UNM recruitment in Saudi Arabia
Saudi Arabian student Layal Khalil, left, interpreted for UNM International Admissions Associate Director Pablo Torres at a recent recruitment trip.

More Saudi Arabian students are seeking higher education abroad, in part because the new Saudi Arabian Cultural Mission (SACM) encourages students to do so. As a result, the number of Saudi students enrolled at U.S. universities is growing dramatically. From the Middle Eastern desert to the American southwestern desert, THE UNM Global Education Office (GEO) aims to attract Saudi Arabian students with its similarities, differences and strong programs in science, technology, engineering and math (STEM).

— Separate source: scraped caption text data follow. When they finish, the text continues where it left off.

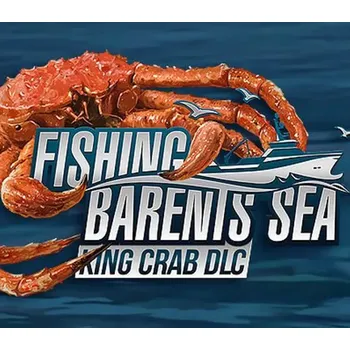 Počítačová hra Fishing: Barents Sea - King Crab DLC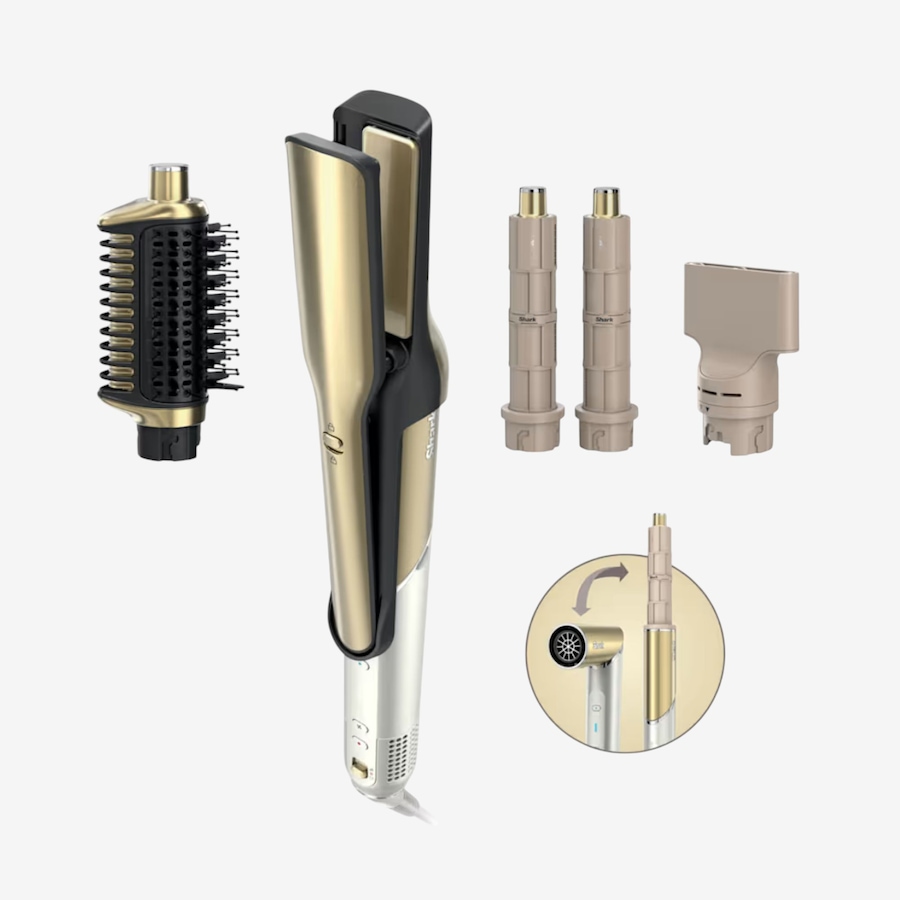 Image 759843.jpg, Product 759-843 / Price $549.99, Shark Glam Hot Tool Air Styling and Drying System from Shark on TSC.ca's Beauty department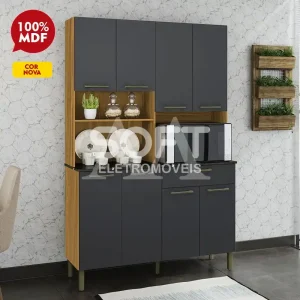 KIT 8P 1G RONIPA TANNAT GOLD AMENDOA/CHUMBO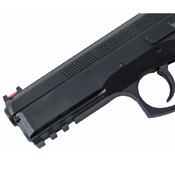 ASG CZ 75 SP-01 Shadow CO2 NBB Steel BB gun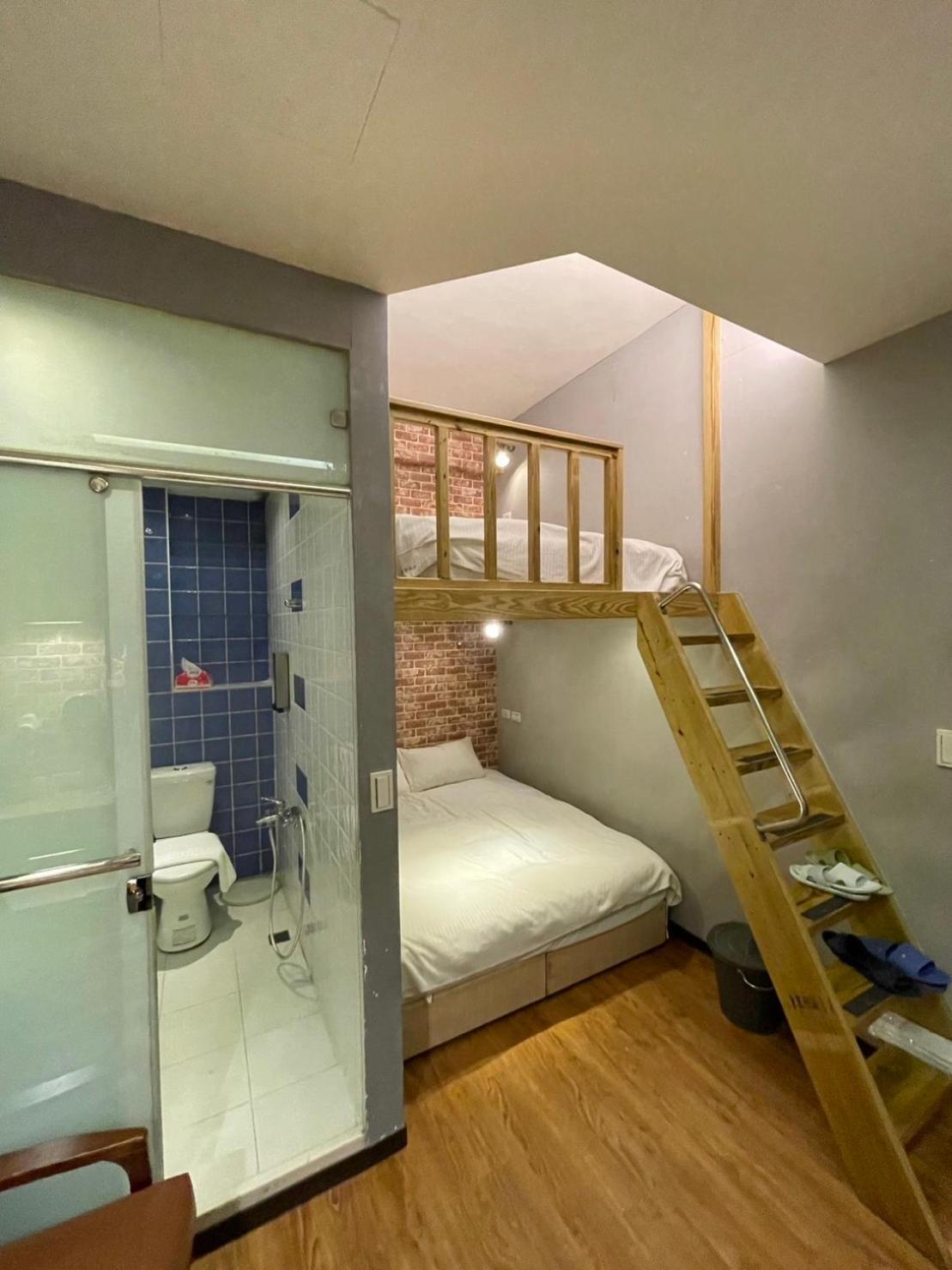 Dream Travel Apartment Taipei Bagian luar foto
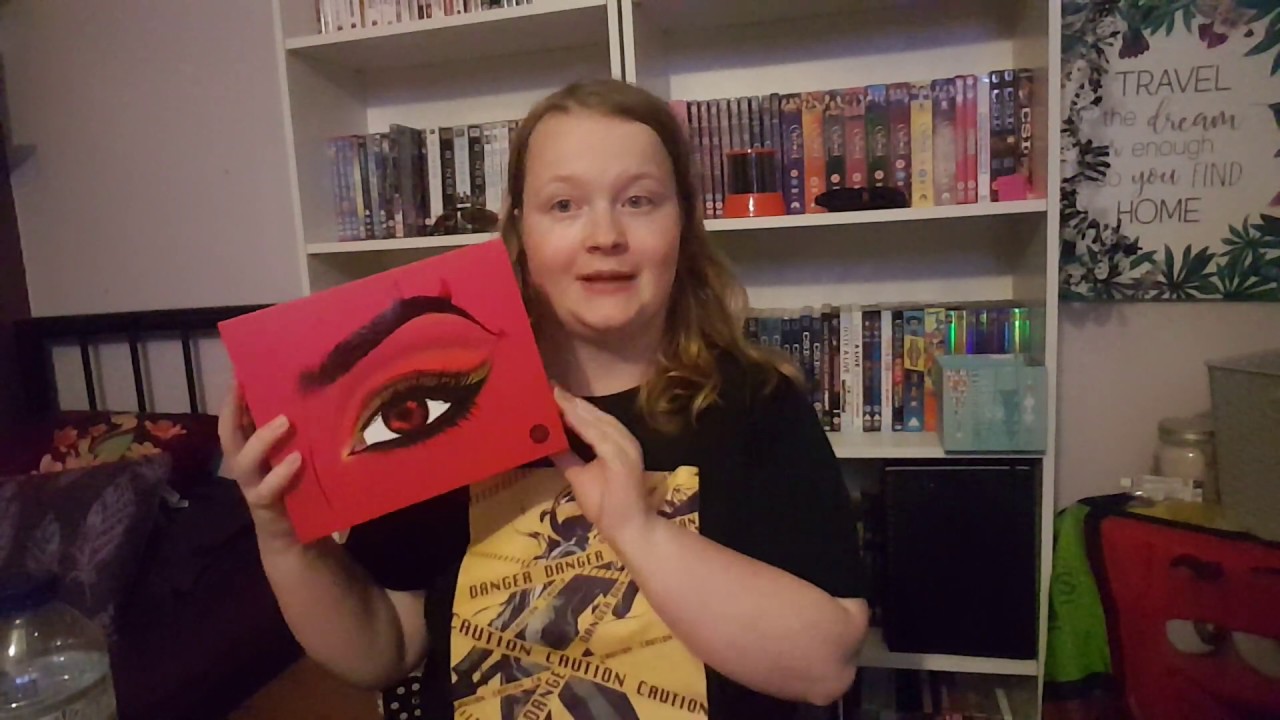 Glossy box unboxing of OCTOBER 2019 Devil box.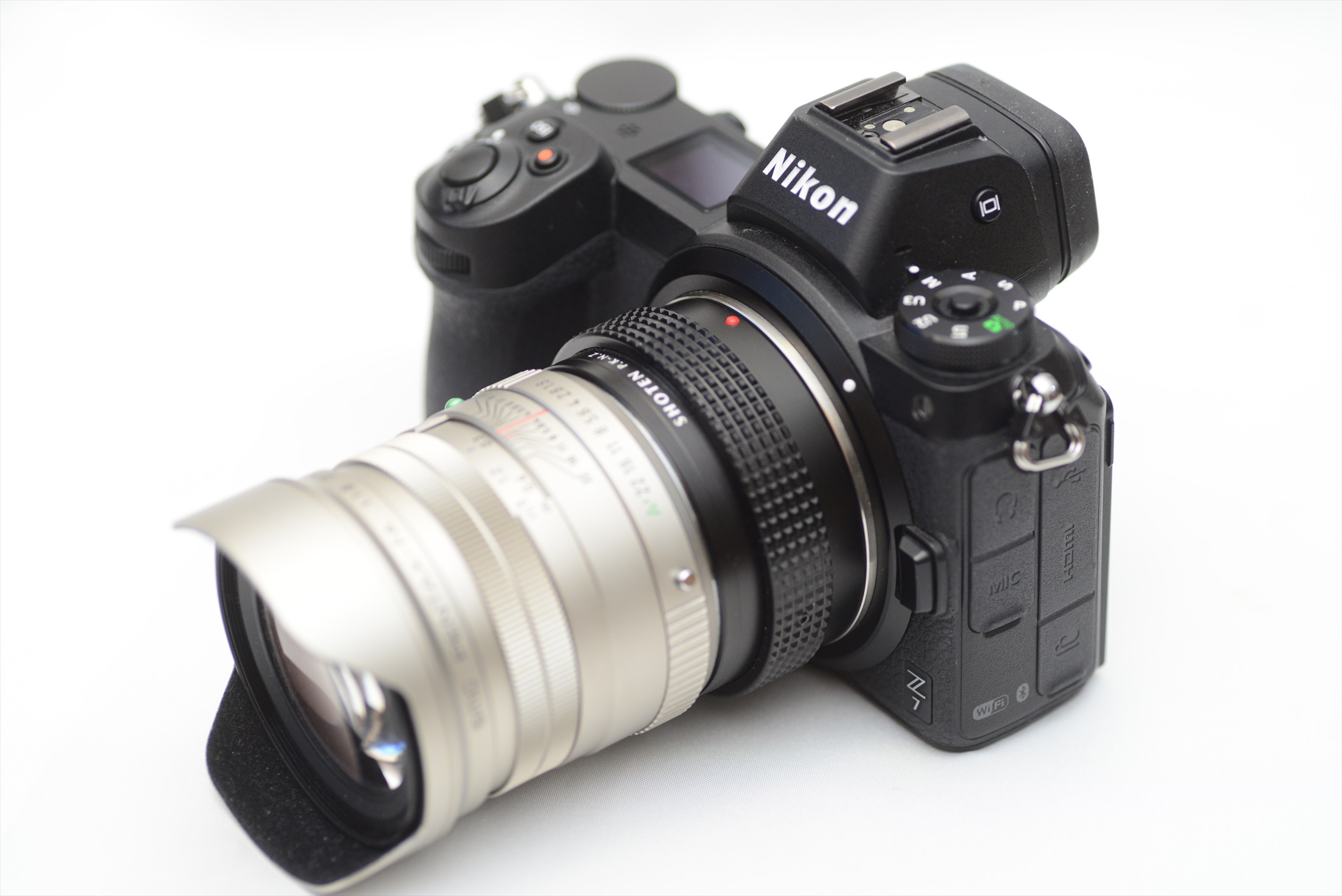 レビュー】SMC PENTAX-FA 31mm F1.8AL Limited ③ | 銀の備忘録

GEO International Admissions Associate Director Pablo Torres recently traveled to Saudi Arabia for the week-long International Exhibition and Conference on Higher Education (IECHE), sponsored by the Saudi Arabian Ministry of Higher Education. More than 440 universities from around the world attended the conference, designed to provide Saudi students with information about attending college in other areas of the world. The U.S. had the highest representation; other English-speaking countries such as the United Kingdom and Australia were also highly popular with students who attended.

“We talked to at least five hundred Saudi students,” Torres said. “And we captured contact information for almost two hundred students. An event like this is essential to attend because it puts UNM in a very visible place among a highly important international student community.”

According to data gathered at the beginning of this year by the Student and Exchange Visitor Information System (SEVIS), at least 57,000 Saudi students are currently enrolled at U.S. colleges, providing America with its fourth largest source of international students. Some organizations, including the Saudi Arabian Cultural Mission to the United States, put the number closer to 100,000.

Currently, UNM has 46 Saudi students enrolled, a number that has risen steadily in the past few years. Of those students, 18 are taking intensive English classes through GEO’s Center for English Language and American Culture (CELAC).

Torres explained that most Saudi students who choose to enroll at UNM are primarily interested in UNM STEM programs. Last year, more than a third of total international students in the U.S. were enrolled in STEM programs.

According to the Institute of International Education (IIE), from 2010 to 2013, the number of Saudi students studying STEM subjects in the U.S. grew 143 percent. The growth has been explosive, but predictable, given the efforts of the Saudi government to encourage their students to study abroad.

Torres said that Saudi students contribute a distinctive cultural perspective, as well as diverse traditions and customs to UNM, making recruiting Saudi students a vital part of UNM’s overall international student recruitment process.

“Saudi students also bring strong academic skills to UNM. They typically have strong community support at home, and that propels their interest in studying here,” Torres said.